Usually I would figure out what motivates someone, through trial and error, about 12 to 18 months in to working together– right around the time that many members left the organization. In recruiting quite a few people didn’t make it past the 18 month mark.
And that 18 month time frame is for those that have relatively straightforward motivations, maybe 1 or 2 “Need to Have”. If someone is complicated and has a bunch of “Need to Have” it would take longer to figure out their buttons, and in several cases I never did.
One woman I managed several years ago is a perfect example. Attuned didn’t exist back then, but her motivational profile was something like this:
She came in motivated, and worked really hard.
But in our 1-on-1’s, I was typically trying to extend her performance through a competitive approach. “Let’s challenge you to hit higher KPI’s this week,” “Last week was good, but you can do even better, let’s build on that,” “You did really well last week how about trying to set the record for KPI’s for a new starter?” A lot of things like that. Because competition is a big intrinsic motivator for me, it became the default approach.
Hitting a wall
Well pretty soon we hit a wall. Her performance plateaued. She seemed to be putting in the effort, wanted to be in the job, and the organization. But the results were just barely above acceptable. There was promise, but it didn’t seem like I could get it out of her.
Even though I tried different approaches I couldn’t seem to consistently create incentives and an environment that would bring out her best performance. We were in a 1-on-1 rut.
We continued to have weekly 1-on-1’s for the 18 months or so that she stayed in the organization. Her overall performance was “ok”, but she really didn’t contribute to the growth of the team. She probably barely returned over the time and investment in to her. It was a wash. Should I not have hired her? Had I known her motivations, maybe not. Should I have let her go early? Nah, she worked hard, was reliable, had a good heart, and I believed in her. But the 70+ hours or so of time spent in 1-on-1’s probably could have been used a lot more productively elsewhere. I imagine she had equal degrees of frustration.

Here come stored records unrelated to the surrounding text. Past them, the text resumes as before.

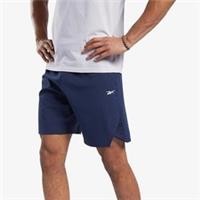 REEBOK Men's UBF Epic Shorts Vector Navy Athletic Gym Running Shorts Size L BNWT - L Regular
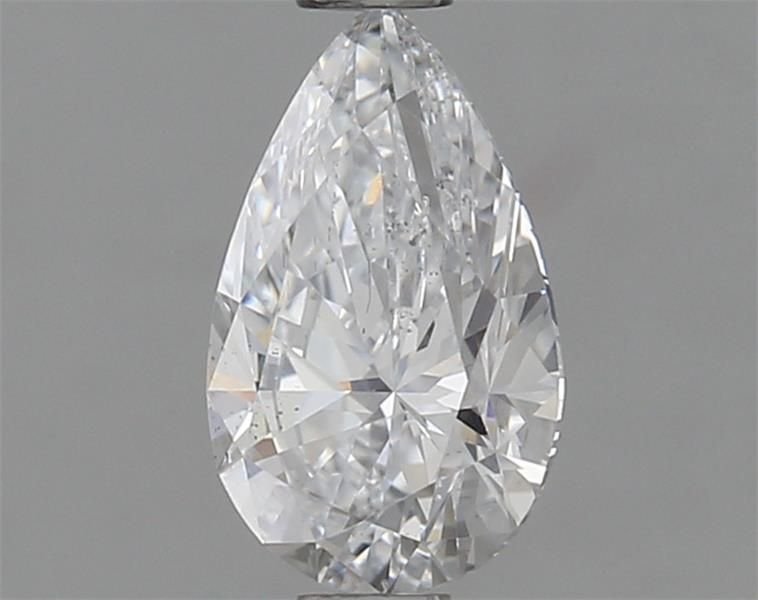 0.73ct E SI1 Rare Carat Ideal Cut Pear Lab Grown Diamond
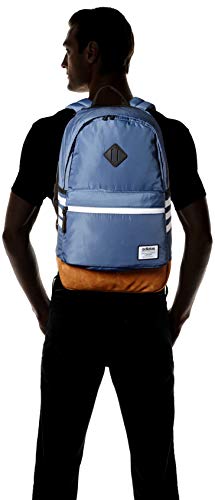 adidas classic 3s plus backpack blue Shop adidas Unisex Classic 3S Plus Backpack, – Luggage Factory
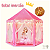Barraca Infantil Tenda Iluminada Casinha Menina Com Luzes - Imagem 7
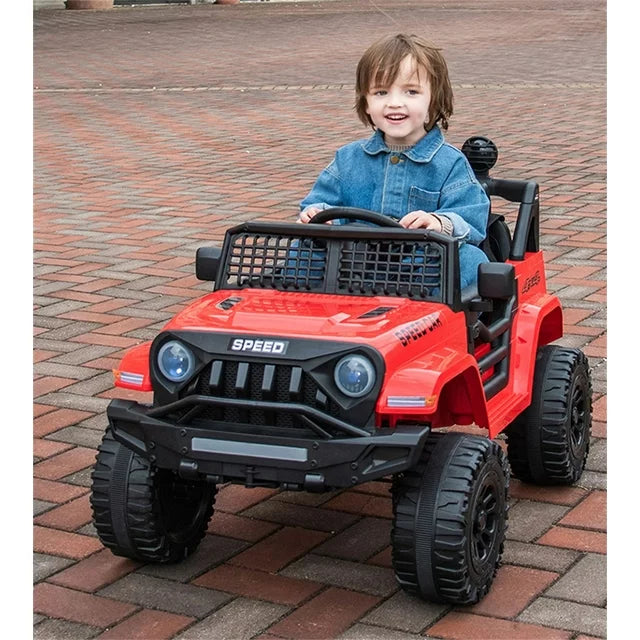 ZOGYMOZ 12V 7Ah Licensed Ride on Car for Kids Ages 3-6, Electric Car Ride on Toys with Parent Remote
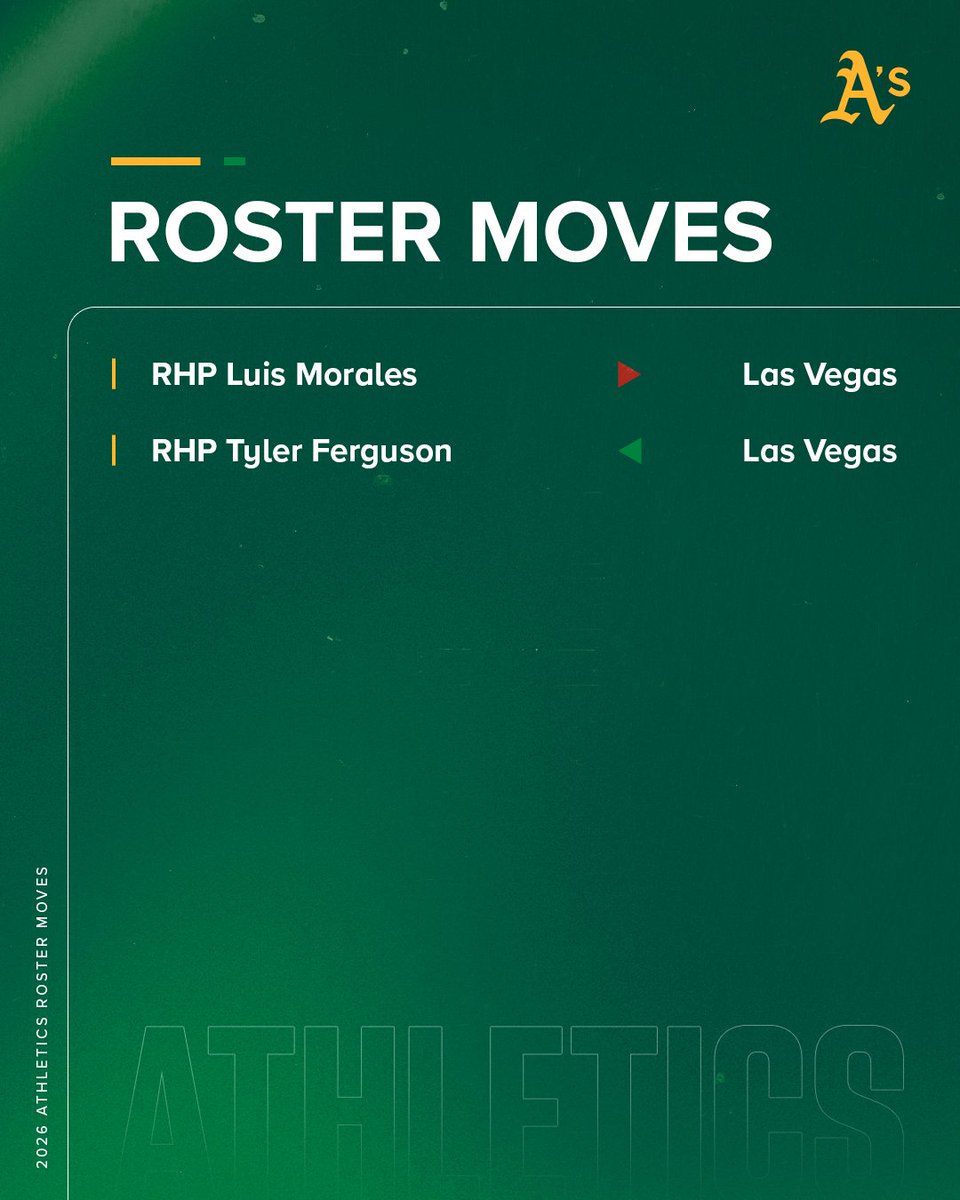 Athletics tweet media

Then there is another case of a very highly motivated guy, who probably had a motivational profile like this:
He always performed very well and was a very hard worker, but I could never figure out what drove him.
I’d try my best in the 1-on-1’s and I’m sure I touched on some of his drivers, but I also missed a whole bunch for long chunks of time because they were motivators that didn’t mirror my own.
Speaking a different language
Over the couple years we spent working together (maybe a 150 hours of 1-on-1’s), a lot of time misused or wholesale unnecessary, because I was speaking a different language and not focusing on the things important to him.
In the recruiting business that I’ve grown up in, and love, I’ve hired a lot of people over the years with many that didn’t stick. With all of them that reported to me we shared a lot of time together in 1-on-1’s.
A lot of that time was wasted.
I’m not a big believer in maximizing every moment of your working day. Some of the best thoughts, and real conversations happen in those in between moments of trying to be productive.
But if I stop and think about how the 2,880 hours or so I’ve spent in 1-on-1’s over 15 years (that’s 60, 24 hour days of my life in 1-on-1’s, 2 full months of doing nothing but 1-on-1’s), have had little benefit, it’s pretty demoralizing.
We felt there had to be a better way, and the time and frustration debt created by all these not-really-useful 1-on-1’s is why we created Attuned.
Now there is a way to instantly know your team’s intrinsic motivations. You can speak their language. Adjust your style to their needs. Set up incentive systems that resonate with them.
It’s a shame that this tool had to come so late in my career. I still spend several hours a week in 1-on-1’s, but they feel so much more productive than all those times before. Maybe for the first time everyone on the core team around me is heading in the same direction, fully motivated. Now that’s a beautiful thing.